Thursday, 7 May 2009

Garden pests.

I am a cat person. I don’t mean that I have whiskers and a long tail and lick my, erm, fur. I mean that I have had cats for years. For the sake of impartiality, I love dogs. It’s just that cat’s are easier to maintain.

Like a child with a new savings account, cats leave small deposits. The thing is, these deposits don’t gather much interest. Like a Swiss child with a new bank account, the deposits are usually buried deeply and are not easily seen. The problems began when my sister’s cat came to lodge with us. He is a lovely, affectionate and playful cat but I’m sure he is reincarnated. In an earlier life he was an Apollo astronaut as he loves to recreate moon craters in my flower beds. No other cat that I have been a servant to has done this. TC must also be an amnesiac as he forgets to move all the soil back in to the hole he has just created. I’m sure I saw my elderly next door neighbour pick up and try to light a large cigar he had found on the grass. I hadn’t the heart to tell him!

I didn’t see any tulips in my garden this year. TC removed them. I planted some spring bedding plants. TC removed them. This is a daily (or nightly) occurrence. He even does a balancing excavation act on 12” diameter terracotta pots, one of which had sticks in AND cotton twined around.



I have just taken out the remaining plants as they were looking a little sad where the exposed root balls had dried out in the warm weather. There is now a nice blank canvas for TC to perform his horticultural arts.


I will be setting up my flower bed irrigation system soon and hopefully this will deter him as the soil will be more moist and potentially less attractive to dig in. I haven’t tried pepper dust as yet but I did try citrus peel with no success. It tends to look rather unattractive too. I had great success with some small brown garden stakes intertwined with cotton.
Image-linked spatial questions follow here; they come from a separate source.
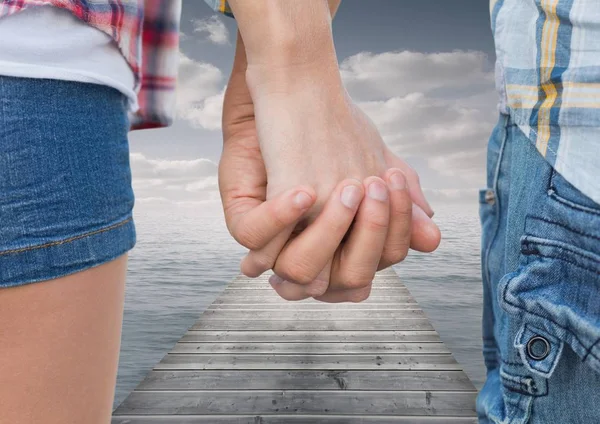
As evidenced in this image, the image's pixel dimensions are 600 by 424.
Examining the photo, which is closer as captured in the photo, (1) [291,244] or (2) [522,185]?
(2) [522,185]

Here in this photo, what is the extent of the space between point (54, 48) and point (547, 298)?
0.67 metres

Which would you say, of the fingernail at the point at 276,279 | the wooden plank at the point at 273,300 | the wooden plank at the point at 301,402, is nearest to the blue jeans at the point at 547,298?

The cotton is heavy enough to annoy the cat as he tries to walk through it but not strong enough to cause entanglement problems.
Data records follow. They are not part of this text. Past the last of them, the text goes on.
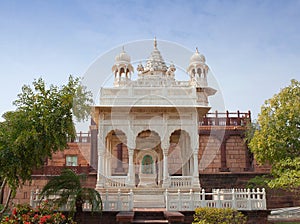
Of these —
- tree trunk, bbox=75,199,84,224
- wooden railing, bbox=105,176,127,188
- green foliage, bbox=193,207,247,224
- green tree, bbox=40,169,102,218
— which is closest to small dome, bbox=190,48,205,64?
wooden railing, bbox=105,176,127,188

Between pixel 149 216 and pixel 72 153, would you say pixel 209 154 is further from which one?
pixel 149 216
I have covered the tops of the stakes with little ‘test tubes’ for safety. There is nothing worse that the proverbial poke in the eye with a sharp stick and sticks seem to be invisible when you are near them. The ‘test tubes’ used are a little water reservoir for Anthurium flower stems and I usually have quite a few of these hanging around.

I had an early set back with the cotton method though. A neighbour’s cat likes to come along to our house on a regular basis and bully our cats. I had just popped indoors after setting up the first lot of cotton and stakes. The neighbour’s cat was by our open front door and when I went to go outside again, he felt guilty at trying to creep indoors and ran out the door, turned left as all felons do and went straight into the cotton at high speed. He just carried on moving but the neatly lined up cotton was totalled. I repaired it though and it and it worked well for all the time it was there.
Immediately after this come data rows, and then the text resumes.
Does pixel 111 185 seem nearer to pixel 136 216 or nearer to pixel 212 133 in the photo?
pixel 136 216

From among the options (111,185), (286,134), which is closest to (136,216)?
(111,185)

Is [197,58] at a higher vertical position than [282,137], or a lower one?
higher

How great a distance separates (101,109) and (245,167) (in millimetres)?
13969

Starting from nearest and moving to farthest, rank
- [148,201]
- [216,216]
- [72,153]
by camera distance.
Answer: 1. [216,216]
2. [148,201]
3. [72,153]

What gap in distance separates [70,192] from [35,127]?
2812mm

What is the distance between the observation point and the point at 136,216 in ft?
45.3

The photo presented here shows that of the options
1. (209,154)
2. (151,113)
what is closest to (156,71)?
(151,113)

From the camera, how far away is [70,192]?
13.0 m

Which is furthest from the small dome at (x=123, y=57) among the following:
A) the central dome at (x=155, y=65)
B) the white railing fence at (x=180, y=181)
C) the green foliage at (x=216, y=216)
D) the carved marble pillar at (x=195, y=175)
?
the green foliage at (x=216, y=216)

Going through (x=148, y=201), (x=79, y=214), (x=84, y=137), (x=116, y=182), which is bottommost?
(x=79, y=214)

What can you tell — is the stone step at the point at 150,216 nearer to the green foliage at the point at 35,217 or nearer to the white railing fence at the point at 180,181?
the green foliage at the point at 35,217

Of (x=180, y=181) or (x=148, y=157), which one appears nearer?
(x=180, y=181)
Dead-heading flowers was a bit of a pest as you couldn’t see the cotton and it would sometimes break it as you move your hands around the beds.

I have read articles on zoo poo here and there. The idea is to leave dung from predatory animals in the flower beds whereupon cats and deer instinctively avoid these areas. There is a wildlife park just up the road so obtaining the product shouldn’t be a problem but I wondered how you get the lion or tiger to sit just over your flower beds. If you try to shove them in the right area will they bite? If you leave them to it will they run off? Do they dig an even bigger hole themselves and then what do you do. I am not as tough as the old lady in the Madascar movie and don’t fancy saying “bad kitty!” to a 400 lb predator!

I will set the sprinklers to full on and use the cotton and stick method too. When the flowers become established and no soil is visible I shouldn’t have the same problem. Or will I?